The Commission will be relying on this new working group to develop recommendations for specific resources that should be created or expanded by the Commission or others in Wisconsin. This effort is inspired by a very successful program coordinated by the North Carolina Equal Access to Justice Commission. Through its work in building similar partnerships, the North Carolina commission has been able to develop additional resources for their state’s veterans and funding for a staff position to work with veterans organizations on an ongoing basis to respond to the civil legal needs of veterans.

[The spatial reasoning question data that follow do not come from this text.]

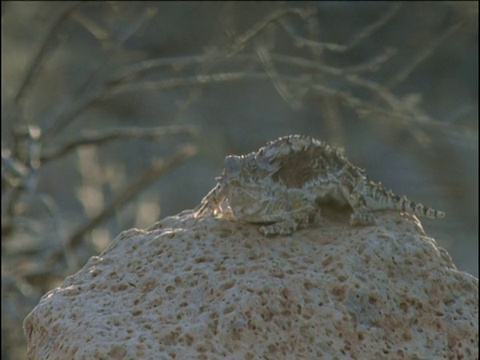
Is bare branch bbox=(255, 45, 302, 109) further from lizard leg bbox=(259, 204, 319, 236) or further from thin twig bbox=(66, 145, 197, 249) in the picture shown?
lizard leg bbox=(259, 204, 319, 236)

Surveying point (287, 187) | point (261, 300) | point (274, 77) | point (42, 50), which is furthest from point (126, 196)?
point (261, 300)

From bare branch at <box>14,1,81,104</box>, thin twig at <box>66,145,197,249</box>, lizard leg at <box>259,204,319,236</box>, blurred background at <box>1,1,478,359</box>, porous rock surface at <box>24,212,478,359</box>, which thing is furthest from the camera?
thin twig at <box>66,145,197,249</box>

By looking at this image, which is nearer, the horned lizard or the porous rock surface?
the porous rock surface

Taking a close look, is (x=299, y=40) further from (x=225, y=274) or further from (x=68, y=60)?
(x=68, y=60)

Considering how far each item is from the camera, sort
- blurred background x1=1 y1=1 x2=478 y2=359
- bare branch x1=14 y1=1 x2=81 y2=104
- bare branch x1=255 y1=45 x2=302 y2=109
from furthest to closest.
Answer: blurred background x1=1 y1=1 x2=478 y2=359
bare branch x1=14 y1=1 x2=81 y2=104
bare branch x1=255 y1=45 x2=302 y2=109

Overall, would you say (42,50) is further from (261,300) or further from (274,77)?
(261,300)

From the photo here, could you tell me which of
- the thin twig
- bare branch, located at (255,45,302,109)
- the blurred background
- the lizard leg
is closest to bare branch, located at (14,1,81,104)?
the blurred background

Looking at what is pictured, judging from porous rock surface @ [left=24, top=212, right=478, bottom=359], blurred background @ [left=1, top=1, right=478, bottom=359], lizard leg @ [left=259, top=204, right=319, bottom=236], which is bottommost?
porous rock surface @ [left=24, top=212, right=478, bottom=359]

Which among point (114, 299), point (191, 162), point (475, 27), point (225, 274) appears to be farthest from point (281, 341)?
point (191, 162)
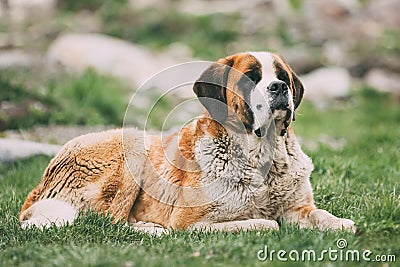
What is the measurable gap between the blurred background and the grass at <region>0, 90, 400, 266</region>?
242 centimetres

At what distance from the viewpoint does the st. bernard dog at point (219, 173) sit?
5.29 metres

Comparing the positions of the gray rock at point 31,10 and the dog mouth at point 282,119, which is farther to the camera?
the gray rock at point 31,10

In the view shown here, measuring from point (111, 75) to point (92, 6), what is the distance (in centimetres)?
845

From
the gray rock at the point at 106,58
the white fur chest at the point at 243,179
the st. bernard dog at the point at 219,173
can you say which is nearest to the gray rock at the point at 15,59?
the gray rock at the point at 106,58

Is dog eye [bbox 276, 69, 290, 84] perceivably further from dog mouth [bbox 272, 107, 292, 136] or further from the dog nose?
dog mouth [bbox 272, 107, 292, 136]

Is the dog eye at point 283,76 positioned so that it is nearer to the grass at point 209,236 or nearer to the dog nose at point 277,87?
the dog nose at point 277,87

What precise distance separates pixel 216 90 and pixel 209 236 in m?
1.31

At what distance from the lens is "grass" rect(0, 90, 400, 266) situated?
4.32 meters

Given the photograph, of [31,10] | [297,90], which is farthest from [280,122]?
[31,10]

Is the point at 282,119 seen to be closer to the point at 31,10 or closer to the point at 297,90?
the point at 297,90

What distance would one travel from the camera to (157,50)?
1678cm

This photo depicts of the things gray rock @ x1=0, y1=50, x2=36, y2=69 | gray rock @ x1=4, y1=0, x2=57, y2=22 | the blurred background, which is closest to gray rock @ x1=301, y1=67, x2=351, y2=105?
the blurred background

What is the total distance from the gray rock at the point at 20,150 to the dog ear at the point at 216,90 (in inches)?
127

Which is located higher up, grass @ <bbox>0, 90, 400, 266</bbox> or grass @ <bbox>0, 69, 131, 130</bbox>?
grass @ <bbox>0, 90, 400, 266</bbox>
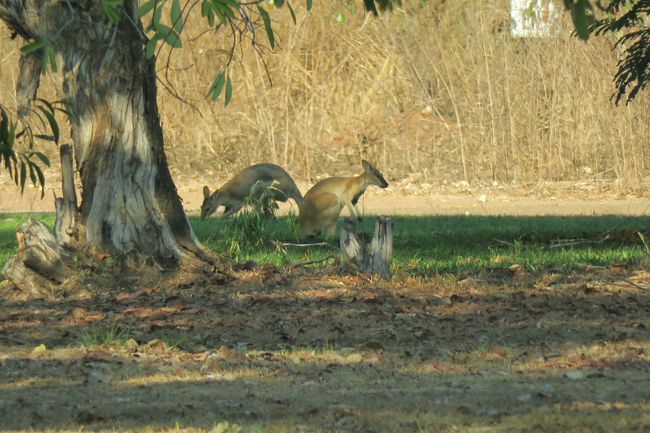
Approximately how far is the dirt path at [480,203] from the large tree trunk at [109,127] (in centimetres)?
664

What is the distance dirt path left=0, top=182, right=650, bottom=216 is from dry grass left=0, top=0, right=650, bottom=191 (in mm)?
749

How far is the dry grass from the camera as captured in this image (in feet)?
61.3

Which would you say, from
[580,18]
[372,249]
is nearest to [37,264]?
[372,249]

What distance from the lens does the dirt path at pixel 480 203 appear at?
1647 centimetres

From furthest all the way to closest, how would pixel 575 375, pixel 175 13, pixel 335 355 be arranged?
pixel 335 355 → pixel 575 375 → pixel 175 13

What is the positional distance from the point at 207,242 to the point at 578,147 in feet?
28.5

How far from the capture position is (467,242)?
1241cm

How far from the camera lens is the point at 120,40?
9.12 m

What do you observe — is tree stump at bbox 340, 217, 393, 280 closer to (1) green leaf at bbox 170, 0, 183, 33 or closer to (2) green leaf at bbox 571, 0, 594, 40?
(1) green leaf at bbox 170, 0, 183, 33

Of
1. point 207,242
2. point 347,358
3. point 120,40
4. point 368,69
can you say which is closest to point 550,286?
point 347,358

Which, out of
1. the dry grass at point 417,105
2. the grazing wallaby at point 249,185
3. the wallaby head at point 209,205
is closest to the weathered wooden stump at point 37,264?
the grazing wallaby at point 249,185

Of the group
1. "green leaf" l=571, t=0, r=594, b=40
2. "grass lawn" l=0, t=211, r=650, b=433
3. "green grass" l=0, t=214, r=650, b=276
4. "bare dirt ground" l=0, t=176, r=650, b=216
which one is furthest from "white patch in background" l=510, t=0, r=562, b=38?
"green leaf" l=571, t=0, r=594, b=40

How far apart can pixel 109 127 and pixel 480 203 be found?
30.4 ft

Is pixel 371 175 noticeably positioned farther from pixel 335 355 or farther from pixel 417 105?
pixel 335 355
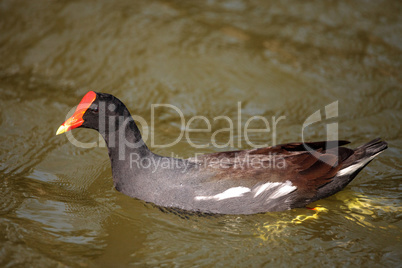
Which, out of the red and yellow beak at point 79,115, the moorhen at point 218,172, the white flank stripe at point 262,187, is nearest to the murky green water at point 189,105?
the moorhen at point 218,172

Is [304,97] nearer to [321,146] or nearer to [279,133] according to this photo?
[279,133]

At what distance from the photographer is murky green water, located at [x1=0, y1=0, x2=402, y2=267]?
13.7 feet

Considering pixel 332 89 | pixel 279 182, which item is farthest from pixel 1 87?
pixel 332 89

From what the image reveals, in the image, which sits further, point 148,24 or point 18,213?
point 148,24

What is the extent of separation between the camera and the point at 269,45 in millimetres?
7941

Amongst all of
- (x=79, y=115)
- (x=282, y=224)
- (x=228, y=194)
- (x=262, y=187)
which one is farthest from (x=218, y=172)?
(x=79, y=115)

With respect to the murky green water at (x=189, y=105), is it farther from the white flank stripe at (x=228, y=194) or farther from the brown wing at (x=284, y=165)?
the brown wing at (x=284, y=165)

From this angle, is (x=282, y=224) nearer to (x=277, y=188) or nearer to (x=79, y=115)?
(x=277, y=188)

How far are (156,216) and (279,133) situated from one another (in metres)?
2.47

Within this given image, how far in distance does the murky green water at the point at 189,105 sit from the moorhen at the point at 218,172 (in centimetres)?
17

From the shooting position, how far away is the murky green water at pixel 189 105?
4.18m

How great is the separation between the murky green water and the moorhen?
0.55 ft

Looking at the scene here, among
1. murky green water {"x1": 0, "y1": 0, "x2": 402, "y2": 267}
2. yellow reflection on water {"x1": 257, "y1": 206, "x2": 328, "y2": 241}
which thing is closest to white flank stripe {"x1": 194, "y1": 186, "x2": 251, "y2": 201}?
murky green water {"x1": 0, "y1": 0, "x2": 402, "y2": 267}

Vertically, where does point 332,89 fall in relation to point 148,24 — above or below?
below
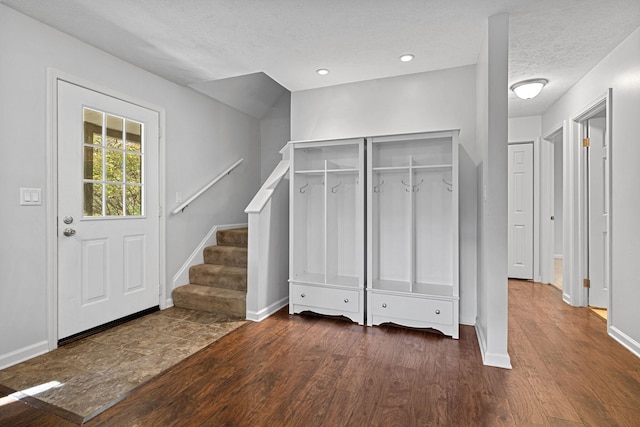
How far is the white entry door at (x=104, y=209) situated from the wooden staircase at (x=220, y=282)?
36cm

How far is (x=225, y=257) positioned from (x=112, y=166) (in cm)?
150

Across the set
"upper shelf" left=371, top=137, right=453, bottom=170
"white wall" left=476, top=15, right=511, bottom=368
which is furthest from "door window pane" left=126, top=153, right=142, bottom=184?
"white wall" left=476, top=15, right=511, bottom=368

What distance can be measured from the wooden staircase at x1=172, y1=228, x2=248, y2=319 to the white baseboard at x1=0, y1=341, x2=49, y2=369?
1.22 m

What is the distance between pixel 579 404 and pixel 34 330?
3.61 m

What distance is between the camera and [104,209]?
2.89 m

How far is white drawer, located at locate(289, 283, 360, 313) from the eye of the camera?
310 centimetres

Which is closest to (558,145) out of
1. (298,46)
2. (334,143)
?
(334,143)

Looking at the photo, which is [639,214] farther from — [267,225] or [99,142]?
[99,142]

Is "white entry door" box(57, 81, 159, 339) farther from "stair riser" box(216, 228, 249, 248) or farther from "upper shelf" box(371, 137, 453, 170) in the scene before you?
"upper shelf" box(371, 137, 453, 170)

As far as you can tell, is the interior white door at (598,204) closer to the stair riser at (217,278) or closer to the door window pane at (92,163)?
the stair riser at (217,278)

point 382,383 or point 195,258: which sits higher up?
point 195,258

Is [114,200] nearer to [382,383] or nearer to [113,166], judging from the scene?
[113,166]

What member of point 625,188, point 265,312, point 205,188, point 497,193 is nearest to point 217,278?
point 265,312

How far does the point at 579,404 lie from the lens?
183 cm
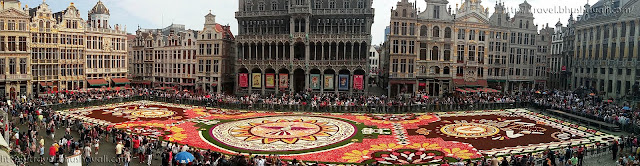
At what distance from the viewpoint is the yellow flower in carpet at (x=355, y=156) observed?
27580mm

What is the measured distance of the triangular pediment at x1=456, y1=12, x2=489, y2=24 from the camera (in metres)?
65.8

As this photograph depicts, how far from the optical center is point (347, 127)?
128 ft

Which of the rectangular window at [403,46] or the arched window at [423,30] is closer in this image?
the rectangular window at [403,46]

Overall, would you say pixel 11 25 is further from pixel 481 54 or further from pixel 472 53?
pixel 481 54

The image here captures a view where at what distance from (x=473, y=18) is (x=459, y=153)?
42416 mm

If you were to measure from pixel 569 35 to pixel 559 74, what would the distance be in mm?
8456

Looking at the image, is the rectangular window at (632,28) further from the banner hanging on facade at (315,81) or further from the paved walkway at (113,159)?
the banner hanging on facade at (315,81)

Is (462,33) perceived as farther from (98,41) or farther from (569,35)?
(98,41)

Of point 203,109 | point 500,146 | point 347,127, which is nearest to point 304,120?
point 347,127

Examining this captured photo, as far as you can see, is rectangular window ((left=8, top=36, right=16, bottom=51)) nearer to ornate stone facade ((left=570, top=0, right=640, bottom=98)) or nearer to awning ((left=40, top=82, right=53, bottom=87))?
awning ((left=40, top=82, right=53, bottom=87))

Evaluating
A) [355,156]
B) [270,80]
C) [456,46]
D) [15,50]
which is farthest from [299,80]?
[355,156]

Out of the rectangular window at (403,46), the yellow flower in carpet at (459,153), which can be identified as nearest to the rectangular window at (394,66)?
the rectangular window at (403,46)

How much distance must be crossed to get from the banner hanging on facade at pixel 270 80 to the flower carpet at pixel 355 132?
17.5 metres

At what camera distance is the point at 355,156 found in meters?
28.4
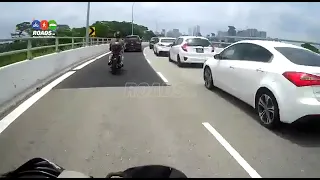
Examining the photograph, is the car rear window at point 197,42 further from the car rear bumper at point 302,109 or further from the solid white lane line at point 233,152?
the car rear bumper at point 302,109

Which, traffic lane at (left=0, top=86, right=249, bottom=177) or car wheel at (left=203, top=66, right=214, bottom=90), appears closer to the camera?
traffic lane at (left=0, top=86, right=249, bottom=177)

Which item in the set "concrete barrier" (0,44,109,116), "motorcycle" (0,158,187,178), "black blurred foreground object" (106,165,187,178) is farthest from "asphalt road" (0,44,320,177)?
"black blurred foreground object" (106,165,187,178)

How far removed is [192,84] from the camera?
1090 cm

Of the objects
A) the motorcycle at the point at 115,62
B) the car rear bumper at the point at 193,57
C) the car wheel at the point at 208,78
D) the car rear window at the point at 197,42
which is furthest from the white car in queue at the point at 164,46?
the car wheel at the point at 208,78

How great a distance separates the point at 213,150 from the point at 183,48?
12.3 meters

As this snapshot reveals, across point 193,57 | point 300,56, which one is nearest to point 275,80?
point 300,56

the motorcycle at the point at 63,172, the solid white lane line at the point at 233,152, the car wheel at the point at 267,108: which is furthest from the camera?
the car wheel at the point at 267,108

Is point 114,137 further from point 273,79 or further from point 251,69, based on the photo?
point 251,69

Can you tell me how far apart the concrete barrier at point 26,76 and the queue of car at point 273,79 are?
4930 millimetres

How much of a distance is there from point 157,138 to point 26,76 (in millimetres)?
5273

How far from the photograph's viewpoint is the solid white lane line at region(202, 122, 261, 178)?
402cm

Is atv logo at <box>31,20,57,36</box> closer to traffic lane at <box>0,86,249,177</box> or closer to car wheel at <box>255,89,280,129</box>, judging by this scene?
traffic lane at <box>0,86,249,177</box>

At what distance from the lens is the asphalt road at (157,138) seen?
13.9 ft

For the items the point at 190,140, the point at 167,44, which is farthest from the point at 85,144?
the point at 167,44
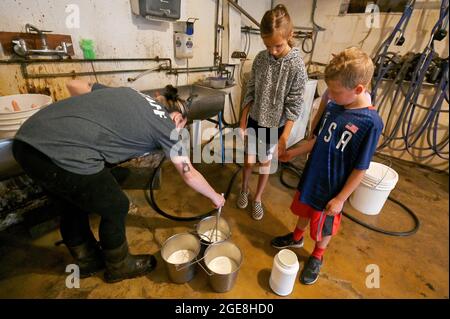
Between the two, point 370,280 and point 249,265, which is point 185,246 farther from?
point 370,280

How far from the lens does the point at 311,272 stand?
125cm

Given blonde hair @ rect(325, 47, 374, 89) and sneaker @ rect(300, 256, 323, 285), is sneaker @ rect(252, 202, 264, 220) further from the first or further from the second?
blonde hair @ rect(325, 47, 374, 89)

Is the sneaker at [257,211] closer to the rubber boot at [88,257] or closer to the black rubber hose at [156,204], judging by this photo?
the black rubber hose at [156,204]

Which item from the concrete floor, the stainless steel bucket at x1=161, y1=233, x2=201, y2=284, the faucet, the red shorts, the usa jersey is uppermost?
the faucet

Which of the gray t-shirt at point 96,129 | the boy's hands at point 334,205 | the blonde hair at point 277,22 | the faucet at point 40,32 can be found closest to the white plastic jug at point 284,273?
the boy's hands at point 334,205

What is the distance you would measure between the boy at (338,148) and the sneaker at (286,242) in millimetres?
182

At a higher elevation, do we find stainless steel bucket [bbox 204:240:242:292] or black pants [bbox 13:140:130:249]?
black pants [bbox 13:140:130:249]

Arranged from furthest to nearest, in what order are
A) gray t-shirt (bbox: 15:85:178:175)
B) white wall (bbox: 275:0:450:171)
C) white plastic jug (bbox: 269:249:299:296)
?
white wall (bbox: 275:0:450:171), white plastic jug (bbox: 269:249:299:296), gray t-shirt (bbox: 15:85:178:175)

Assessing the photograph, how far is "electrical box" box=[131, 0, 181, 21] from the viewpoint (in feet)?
5.52

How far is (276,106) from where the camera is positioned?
Result: 1.38m

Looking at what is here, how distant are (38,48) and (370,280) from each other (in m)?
2.42

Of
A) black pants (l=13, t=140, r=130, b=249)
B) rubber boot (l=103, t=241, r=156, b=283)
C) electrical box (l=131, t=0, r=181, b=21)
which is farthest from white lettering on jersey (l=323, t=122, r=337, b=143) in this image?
electrical box (l=131, t=0, r=181, b=21)
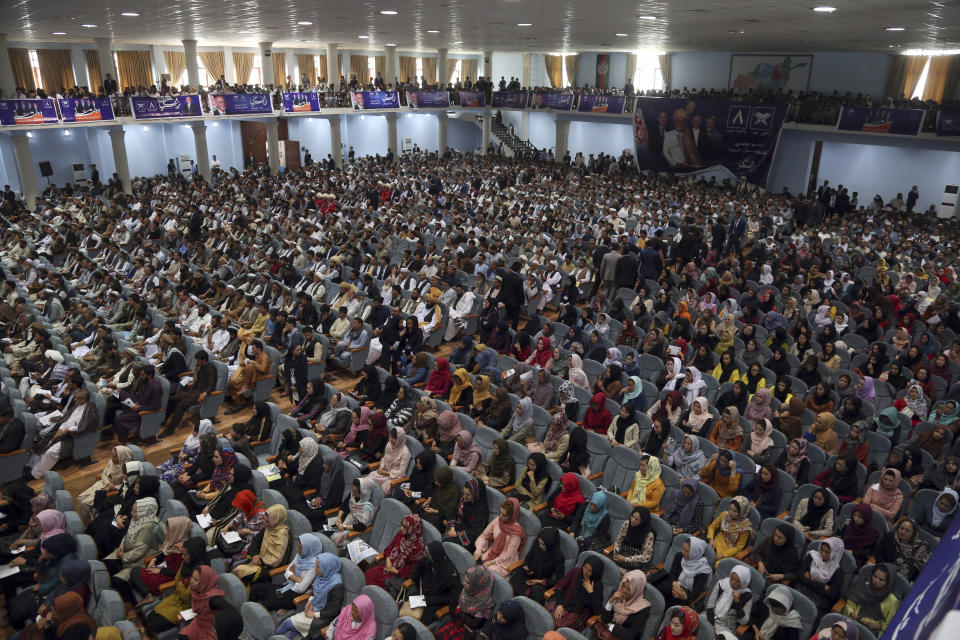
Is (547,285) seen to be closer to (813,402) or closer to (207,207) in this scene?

|Estimates of Wisconsin’s Veterans Population|
|Total number of veterans living in Wisconsin – 2013||413,723|
|Total number of wartime veterans living in Wisconsin||300,424|
|Total number of peacetime veterans living in Wisconsin||113,298|
|Total number of Male veterans living in Wisconsin||380,094|
|Total number of Women veterans living in Wisconsin||33,629|
|World War I veterans||0|
|World War II Era veterans||21,747|
|Korean War Era veterans||35,496|
|Veterans of the Vietnam War Era (Feb. 21, 1961 – May 8, 1975)||140,064|
|Veterans of the Persian Gulf War Era (Aug. 2, 1990 – )||111,209|
|Gulf War, Deployed||10,400|
|Iraq and Afghanistan Wars, Deployed||33,904|
Wisconsin has some excellent resources for veterans who need legal help. A number of the legal aid organizations funded by the Legal Services Corporation and the Wisconsin Trust Account Foundation serve veterans. There are also a number of special projects that were created to meet some of the legal needs veterans face. For example, a collaboration between Legal Action of Wisconsin and the Center for Veterans Issues assists veterans at risk of homelessness through a grant provided by the Veterans Administration. Other programs also provide legal assistance, including the Marquette Volunteer Legal Clinic’s work with veterans at the Milwaukee County Veterans Service Office, the University of Wisconsin Law School’s Veterans Law Center in Dane County. Volunteers like the Veterans Legal Support Group of Milwaukee County and local volunteers in Wausau and Racine have also created special projects to help veterans with a range of issues. The Staff Judge Advocate for the Wisconsin National Guard also provides some assistance to servicemembers and veterans.
Still, there is broad agreement that more should be done. The Commission’s new veterans working group is an effort to define those next steps and seek broad agreement on how to make them a reality for our state’s veterans.